Several exciting changes will affect the client storage market this year. SSDs are on track to receive a higher-performance interface and simplified set of commands. At the same time, flash is growing up (literally). These advancements will divide the market. While lower-cost products rival mechanical storage on the value front, high-performance products will allow new applications to thrive.

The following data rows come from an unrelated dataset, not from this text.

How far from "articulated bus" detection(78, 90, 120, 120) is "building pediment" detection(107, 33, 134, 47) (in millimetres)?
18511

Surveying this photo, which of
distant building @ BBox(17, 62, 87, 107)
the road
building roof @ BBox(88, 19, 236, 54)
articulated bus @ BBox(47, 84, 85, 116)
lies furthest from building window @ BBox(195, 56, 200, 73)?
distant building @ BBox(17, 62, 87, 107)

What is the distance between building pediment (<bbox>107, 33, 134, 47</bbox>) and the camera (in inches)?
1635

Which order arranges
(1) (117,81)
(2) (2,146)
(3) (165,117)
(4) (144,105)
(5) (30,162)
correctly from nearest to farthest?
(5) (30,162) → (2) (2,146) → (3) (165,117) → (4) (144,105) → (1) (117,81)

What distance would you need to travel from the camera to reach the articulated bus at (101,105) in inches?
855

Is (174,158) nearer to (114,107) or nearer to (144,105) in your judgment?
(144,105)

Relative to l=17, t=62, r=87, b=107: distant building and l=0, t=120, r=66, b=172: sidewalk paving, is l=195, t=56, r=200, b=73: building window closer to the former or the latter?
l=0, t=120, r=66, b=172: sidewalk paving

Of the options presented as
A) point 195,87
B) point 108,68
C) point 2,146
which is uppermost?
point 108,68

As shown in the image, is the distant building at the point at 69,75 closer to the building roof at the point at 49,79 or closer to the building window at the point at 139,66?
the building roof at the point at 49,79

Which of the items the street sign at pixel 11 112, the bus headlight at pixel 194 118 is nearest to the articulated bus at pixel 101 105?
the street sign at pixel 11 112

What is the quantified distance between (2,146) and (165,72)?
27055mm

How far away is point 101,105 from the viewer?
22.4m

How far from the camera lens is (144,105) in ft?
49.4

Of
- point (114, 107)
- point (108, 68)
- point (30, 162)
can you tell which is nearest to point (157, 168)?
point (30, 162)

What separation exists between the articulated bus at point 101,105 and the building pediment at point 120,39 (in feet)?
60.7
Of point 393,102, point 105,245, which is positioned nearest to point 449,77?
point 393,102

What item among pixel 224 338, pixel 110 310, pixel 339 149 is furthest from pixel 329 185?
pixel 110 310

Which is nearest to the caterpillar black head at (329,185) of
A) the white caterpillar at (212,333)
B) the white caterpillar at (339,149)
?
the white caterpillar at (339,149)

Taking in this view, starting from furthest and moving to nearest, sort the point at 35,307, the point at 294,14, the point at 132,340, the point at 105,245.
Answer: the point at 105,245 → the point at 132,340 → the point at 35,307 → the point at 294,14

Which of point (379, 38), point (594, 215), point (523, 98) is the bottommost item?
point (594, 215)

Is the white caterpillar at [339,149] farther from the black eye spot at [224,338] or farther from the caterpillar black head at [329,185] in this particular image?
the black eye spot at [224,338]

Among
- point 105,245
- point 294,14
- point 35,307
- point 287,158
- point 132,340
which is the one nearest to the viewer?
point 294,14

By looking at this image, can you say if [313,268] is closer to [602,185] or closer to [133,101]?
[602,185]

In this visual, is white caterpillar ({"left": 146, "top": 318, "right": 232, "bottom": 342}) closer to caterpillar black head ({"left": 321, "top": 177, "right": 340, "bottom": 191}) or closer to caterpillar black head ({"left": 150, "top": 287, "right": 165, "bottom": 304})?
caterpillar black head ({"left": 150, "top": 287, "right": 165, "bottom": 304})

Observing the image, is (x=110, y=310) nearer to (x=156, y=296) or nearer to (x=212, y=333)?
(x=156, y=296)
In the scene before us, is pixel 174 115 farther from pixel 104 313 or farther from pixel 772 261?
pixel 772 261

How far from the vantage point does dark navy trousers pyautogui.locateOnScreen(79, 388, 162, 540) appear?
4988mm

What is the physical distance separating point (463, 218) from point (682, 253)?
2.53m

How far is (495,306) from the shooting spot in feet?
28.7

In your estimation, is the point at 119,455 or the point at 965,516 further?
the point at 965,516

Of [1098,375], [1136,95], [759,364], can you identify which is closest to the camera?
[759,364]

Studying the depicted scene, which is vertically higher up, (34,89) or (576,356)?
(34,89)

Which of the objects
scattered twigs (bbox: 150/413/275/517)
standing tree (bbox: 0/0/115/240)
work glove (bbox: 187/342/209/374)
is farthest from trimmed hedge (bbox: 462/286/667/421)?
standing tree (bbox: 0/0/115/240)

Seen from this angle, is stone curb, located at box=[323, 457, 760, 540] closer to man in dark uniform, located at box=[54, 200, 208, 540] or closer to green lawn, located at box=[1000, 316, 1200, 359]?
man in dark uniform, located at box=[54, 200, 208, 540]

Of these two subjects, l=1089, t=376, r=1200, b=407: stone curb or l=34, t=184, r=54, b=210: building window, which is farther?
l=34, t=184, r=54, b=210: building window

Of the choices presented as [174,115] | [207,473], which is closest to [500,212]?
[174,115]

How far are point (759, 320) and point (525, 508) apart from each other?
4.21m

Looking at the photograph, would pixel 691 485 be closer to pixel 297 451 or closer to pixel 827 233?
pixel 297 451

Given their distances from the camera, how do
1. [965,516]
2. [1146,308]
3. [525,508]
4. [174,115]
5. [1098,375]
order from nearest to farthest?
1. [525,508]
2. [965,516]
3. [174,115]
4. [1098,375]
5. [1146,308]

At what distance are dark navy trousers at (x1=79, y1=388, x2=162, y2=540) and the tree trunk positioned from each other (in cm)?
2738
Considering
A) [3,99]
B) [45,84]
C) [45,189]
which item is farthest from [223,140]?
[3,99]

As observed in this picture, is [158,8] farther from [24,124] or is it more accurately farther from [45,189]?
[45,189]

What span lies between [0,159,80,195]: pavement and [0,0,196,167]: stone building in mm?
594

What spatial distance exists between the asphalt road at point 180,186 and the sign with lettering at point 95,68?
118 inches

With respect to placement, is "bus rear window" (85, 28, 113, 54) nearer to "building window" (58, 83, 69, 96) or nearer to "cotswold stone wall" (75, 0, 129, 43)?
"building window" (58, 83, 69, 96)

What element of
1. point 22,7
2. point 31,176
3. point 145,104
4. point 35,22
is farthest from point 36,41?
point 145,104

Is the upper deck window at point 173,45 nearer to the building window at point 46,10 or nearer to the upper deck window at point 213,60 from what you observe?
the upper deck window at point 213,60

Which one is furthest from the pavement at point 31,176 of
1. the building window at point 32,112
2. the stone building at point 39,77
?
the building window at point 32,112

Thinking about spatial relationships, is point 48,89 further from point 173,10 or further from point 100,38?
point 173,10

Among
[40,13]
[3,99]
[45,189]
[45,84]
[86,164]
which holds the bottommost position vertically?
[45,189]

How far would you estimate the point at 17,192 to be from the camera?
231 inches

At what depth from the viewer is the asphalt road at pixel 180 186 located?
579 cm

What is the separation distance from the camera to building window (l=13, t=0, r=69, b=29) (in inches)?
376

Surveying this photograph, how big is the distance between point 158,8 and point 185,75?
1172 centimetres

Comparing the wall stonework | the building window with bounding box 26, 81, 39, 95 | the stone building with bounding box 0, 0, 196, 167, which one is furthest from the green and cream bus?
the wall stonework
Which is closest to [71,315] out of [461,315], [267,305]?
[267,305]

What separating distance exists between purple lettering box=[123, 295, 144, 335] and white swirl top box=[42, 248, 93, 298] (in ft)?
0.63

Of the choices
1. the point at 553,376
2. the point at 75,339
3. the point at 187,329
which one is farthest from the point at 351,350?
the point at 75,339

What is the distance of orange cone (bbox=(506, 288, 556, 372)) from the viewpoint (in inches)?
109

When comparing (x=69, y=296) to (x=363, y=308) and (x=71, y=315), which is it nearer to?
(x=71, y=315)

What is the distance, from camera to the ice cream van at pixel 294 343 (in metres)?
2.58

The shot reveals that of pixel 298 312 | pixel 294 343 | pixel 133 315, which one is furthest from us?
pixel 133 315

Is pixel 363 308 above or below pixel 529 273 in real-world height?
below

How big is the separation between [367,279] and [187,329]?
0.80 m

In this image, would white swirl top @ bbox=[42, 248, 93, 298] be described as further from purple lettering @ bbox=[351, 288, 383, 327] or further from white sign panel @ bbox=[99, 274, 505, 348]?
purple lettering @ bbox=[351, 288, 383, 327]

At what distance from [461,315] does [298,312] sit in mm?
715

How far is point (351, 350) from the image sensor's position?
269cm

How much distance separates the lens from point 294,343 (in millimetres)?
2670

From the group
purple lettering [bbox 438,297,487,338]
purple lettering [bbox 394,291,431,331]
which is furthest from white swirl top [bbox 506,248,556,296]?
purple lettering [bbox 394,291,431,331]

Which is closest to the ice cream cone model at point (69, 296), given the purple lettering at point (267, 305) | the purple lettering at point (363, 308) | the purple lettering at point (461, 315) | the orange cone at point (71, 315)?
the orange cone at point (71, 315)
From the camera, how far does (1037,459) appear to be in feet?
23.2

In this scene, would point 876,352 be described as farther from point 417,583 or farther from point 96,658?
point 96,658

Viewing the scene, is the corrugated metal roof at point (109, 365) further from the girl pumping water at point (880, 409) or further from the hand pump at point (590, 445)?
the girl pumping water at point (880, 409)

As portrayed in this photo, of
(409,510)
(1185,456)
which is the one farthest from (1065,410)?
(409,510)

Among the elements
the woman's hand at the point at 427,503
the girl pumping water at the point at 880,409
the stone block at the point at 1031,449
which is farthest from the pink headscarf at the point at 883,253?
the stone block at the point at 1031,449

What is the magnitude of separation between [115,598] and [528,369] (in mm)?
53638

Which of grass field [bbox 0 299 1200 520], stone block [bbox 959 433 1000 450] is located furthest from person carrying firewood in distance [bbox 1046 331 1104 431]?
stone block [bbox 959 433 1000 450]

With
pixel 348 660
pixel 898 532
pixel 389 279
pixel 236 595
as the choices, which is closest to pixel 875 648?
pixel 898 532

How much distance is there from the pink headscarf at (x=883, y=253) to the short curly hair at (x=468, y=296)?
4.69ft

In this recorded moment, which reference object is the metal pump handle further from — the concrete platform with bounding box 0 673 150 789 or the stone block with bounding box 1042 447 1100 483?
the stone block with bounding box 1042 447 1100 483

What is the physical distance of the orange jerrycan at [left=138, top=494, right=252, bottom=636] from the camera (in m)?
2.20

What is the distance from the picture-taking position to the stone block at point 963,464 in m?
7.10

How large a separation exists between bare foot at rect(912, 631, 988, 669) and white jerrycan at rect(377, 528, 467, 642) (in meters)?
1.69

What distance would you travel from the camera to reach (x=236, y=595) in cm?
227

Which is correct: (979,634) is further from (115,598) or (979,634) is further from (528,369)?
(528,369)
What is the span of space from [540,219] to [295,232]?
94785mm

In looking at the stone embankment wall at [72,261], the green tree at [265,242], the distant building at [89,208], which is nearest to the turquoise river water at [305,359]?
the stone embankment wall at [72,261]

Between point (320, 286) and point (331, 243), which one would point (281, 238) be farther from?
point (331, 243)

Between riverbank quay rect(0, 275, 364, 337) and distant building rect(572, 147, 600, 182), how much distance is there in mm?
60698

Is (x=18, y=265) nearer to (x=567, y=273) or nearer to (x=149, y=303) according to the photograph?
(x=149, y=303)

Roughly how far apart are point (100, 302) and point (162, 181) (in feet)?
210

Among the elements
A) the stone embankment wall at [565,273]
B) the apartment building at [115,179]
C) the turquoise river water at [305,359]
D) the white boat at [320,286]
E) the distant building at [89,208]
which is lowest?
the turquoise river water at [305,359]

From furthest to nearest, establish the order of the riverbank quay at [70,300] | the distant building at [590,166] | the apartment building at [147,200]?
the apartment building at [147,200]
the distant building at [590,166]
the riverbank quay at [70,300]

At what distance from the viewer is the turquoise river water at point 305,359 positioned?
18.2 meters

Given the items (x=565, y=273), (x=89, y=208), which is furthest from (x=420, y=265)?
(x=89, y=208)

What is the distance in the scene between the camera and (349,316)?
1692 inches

The two buzzwords for 2015 are Non-Volatile Memory Express (NVMe) and 256-bit 3D NAND. NVMe is a set of commands that unbinds NAND from the limitations of the Advanced Host Controller Interface. AHCI was introduced as the register-level interface for SATA. When SATA was introduced, flash in the densities we have today wasn't on the horizon. Back then, hard drives were going to rule for decades. Of course, their mechanical nature capped performance, limiting the utility of deep queue depths. SATA capped native command queuing at 32 queues of one command (far more than was needed). NVMe increases this limit to 64,000 queues, and each queue can sustain up to 64,000 commands.
NAND flash is advancing, too. Improvements in manufacturing technology already enabled the first 3D V-NAND from Samsung. IMFT will follow with 3D flash by mid-2015, and it's rumored that we'll see 256Gb densities. Overnight, 1TB SSDs will turn into 2TB SSDs. The manufacturing costs should be equal once the dust settles, so your wallet won't suffer when it comes time to step up capacity.
Also on the flash front, expect more three-bit-per-cell flash, also referred to as TLC. Many of the charts in this editorial show an unbranded SSD under the SMI SM2256 name. This is a R&D board from Silicon Motion with a new controller that should hit the market in a few months. It's designed to support cheap TLC flash with P/E cycles as low as 500. Advanced LDPC algorithms are expected to extend low-cost flash life to the levels we enjoy today. So, by the end of 2015, 256GB SSDs may sell for as little as $50.
The new high-performance products will definitely require some tweaking to our test methods. But the low-cost stuff probably will as well. Faster storage is expected to hit ceilings limited by its host interface, PCI Express. Currently, that means a four-lane PCIe 3.0 link, or 32Gb/s. PCIe 4.0 isn't too far off either. LDPC will adapt to changing flash as the medium wears. If an error occurs, the controller goes back to reread the flash cells. This will increase latency.
We are already seeing the effects of low-cost TLC flash causing issues with performance loss in Samsung's 840 EVO. That drive's 1xnm NAND shows signs of read retries after just a few months of data at rest. If Samsung shuffles the information too often, the product won't satisfy its minimum warranty standards. It's a tough position to be in for the best-selling consumer SSD of all time. In the coming months, we'll roll out a new test for the condition in question. And because this is a living document, we'll fill you in first.